Erik turned to me. “Say nothing to Endre. This will go poorly if he believes the sorcerer tricked him when he said he was helping you.”
Erik knew about my fate? Daigen must have told him before we went up the mountain, but the Erik I had known would have never let me leave if he knew what the bargain was really going to be.
How wicked was Daigen’s mind that he could work around his inability to lie and trick all three of us?
Brietta pressed her hand over her heart. “What is he talking about, Serafina?”
A direct question I could not ignore. I let out a breath and looked only at Brietta. “The bargain for my eternal life was not with Ganora. When Derrick comes to the fortress, I have to go with him.” I held back tears but my voice still broke. “I am his.”
Brietta’s face fell. The flicker of flipping pages tickled the back of my mind as she searched for a way out, but she would not find one.
A life for a life given in love. Nothing could ever break that bargain.
Daigen’s voice cut through the night air. “If my calculations are correct—and if you’re smart, you’ll assume they are—, you have two sunrises left before the Alastar arrives at the fortress.”
Hushed murmurs blanketed the courtyard. Derrick would arrive to take me that soon?
My vision pulled like I was falling backward. My knees buckled. Only Riyan’s warm hand wrapping around mine kept me upright.
“Two sunrises left?” Riyan smiled. “Let’s make this next one count.”

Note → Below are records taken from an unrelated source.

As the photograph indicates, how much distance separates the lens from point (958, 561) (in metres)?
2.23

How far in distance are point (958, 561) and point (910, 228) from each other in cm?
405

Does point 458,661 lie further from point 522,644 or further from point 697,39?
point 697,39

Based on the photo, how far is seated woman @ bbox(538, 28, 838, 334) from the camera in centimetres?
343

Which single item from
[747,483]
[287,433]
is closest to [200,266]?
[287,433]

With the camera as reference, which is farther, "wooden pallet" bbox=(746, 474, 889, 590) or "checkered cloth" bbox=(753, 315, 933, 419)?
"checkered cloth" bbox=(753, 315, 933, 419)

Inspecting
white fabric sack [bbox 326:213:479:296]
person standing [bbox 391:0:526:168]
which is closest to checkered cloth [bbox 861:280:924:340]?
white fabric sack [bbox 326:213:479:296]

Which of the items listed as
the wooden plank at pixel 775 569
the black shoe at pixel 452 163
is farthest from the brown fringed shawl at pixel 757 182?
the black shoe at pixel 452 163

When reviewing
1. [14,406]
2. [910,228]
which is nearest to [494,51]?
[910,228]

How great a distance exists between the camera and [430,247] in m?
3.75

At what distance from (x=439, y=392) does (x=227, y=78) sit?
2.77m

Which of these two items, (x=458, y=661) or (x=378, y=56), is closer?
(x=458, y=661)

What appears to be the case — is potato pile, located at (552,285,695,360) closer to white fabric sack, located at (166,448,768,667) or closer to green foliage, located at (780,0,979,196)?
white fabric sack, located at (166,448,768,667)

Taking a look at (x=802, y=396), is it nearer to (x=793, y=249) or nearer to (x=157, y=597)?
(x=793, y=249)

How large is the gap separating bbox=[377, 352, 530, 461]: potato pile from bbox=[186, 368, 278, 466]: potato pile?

Our new blood bond glowed around my heart as he took me in his arms and walked past the eyes of the crowd. His walk turned into a run as we crossed through the gate, then a sprint as he dodged the trees in the woods.

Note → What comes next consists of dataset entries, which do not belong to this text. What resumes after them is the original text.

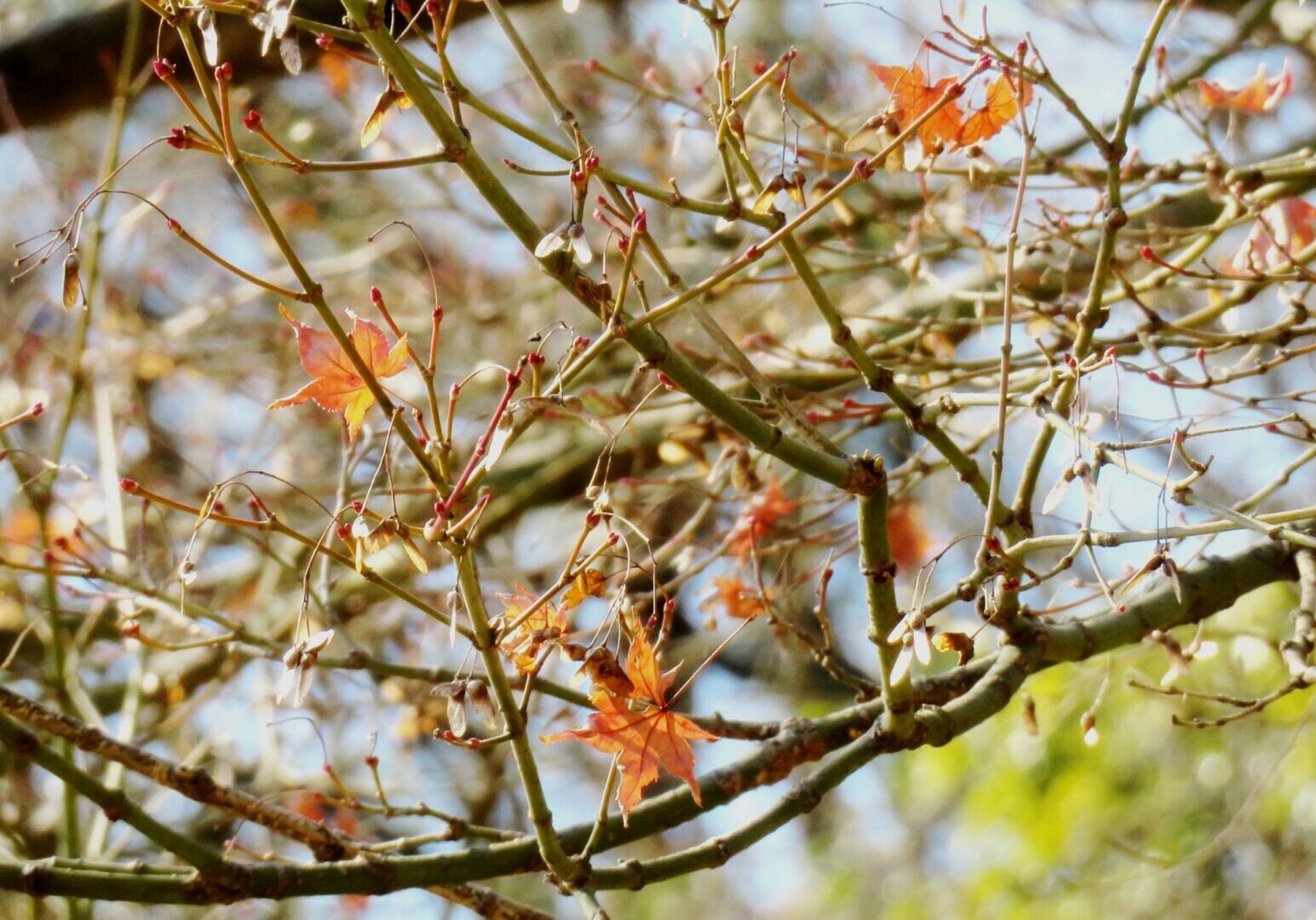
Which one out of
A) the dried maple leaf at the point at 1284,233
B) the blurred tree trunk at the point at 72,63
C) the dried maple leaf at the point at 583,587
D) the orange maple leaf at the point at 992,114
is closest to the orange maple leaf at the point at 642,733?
the dried maple leaf at the point at 583,587

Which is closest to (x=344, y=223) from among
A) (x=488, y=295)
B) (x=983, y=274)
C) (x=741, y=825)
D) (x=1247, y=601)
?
(x=488, y=295)

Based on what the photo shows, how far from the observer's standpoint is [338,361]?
1.01m

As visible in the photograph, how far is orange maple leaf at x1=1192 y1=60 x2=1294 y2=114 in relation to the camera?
154 centimetres

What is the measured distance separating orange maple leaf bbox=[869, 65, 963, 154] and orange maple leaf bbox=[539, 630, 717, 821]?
543mm

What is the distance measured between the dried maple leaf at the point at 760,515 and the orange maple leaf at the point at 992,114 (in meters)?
0.57

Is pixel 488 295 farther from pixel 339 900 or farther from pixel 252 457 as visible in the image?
pixel 339 900

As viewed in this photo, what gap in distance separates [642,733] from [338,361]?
0.38m

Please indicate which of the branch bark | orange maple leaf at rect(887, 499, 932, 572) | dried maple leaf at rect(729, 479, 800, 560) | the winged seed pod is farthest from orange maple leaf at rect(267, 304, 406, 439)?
orange maple leaf at rect(887, 499, 932, 572)

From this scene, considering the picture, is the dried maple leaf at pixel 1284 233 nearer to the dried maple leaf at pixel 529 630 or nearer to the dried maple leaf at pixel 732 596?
the dried maple leaf at pixel 732 596

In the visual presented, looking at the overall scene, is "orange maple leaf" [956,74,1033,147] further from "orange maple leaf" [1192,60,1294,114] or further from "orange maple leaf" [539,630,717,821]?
"orange maple leaf" [539,630,717,821]

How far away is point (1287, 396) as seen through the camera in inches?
46.6

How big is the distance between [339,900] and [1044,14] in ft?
7.50

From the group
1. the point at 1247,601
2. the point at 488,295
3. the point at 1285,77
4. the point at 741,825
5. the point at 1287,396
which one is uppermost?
the point at 488,295

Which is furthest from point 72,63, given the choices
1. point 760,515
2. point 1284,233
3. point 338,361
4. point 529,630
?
point 1284,233
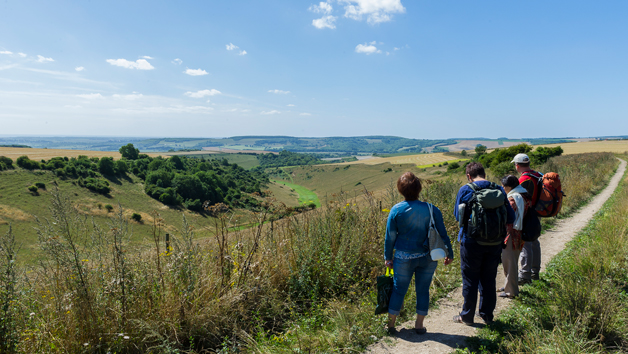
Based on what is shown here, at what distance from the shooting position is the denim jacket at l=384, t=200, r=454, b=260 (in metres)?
3.15

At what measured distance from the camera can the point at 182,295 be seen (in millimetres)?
3420

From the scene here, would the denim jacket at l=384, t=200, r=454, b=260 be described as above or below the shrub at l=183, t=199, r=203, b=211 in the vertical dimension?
above

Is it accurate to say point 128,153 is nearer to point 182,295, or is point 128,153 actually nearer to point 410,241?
point 182,295

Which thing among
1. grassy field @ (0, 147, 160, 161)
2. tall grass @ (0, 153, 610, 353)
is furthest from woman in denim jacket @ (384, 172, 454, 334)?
grassy field @ (0, 147, 160, 161)

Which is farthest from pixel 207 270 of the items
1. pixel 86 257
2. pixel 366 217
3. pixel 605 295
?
pixel 605 295

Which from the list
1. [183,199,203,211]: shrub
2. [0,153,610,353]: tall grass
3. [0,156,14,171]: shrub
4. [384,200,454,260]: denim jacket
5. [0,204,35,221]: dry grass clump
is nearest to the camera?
[0,153,610,353]: tall grass

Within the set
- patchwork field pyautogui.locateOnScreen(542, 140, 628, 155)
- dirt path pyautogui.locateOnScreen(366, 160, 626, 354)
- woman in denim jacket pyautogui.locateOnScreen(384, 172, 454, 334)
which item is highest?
patchwork field pyautogui.locateOnScreen(542, 140, 628, 155)

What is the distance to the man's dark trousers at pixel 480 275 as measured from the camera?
3381mm

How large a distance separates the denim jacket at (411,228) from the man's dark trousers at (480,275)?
16.6 inches

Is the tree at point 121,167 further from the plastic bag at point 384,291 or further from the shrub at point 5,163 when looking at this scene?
the plastic bag at point 384,291

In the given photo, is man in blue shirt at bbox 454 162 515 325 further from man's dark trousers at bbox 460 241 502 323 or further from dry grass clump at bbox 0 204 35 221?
dry grass clump at bbox 0 204 35 221

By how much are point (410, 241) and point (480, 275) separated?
3.62ft

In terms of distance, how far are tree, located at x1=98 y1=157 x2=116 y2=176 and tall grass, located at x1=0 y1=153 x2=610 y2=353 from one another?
3715 inches

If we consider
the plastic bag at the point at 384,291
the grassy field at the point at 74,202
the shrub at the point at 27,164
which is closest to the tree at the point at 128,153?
the grassy field at the point at 74,202
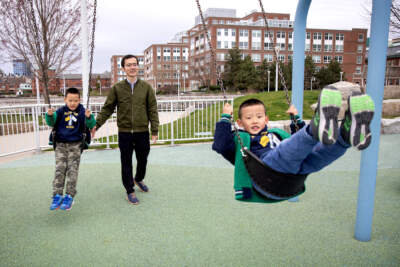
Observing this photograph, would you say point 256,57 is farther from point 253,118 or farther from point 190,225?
point 253,118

Even though I removed Ganora’s curse, I left the power she gave him. He was still the fastest man alive.
The stars were quieting. The night was hazy with the impending dawn. Despite the weight of my bargain tightening its hold around my neck, I still laughed into Riyan’s chest. He did not need to whisper into my mind for me to know where we were going.
He was taking me straight to the Bloodstone lilies.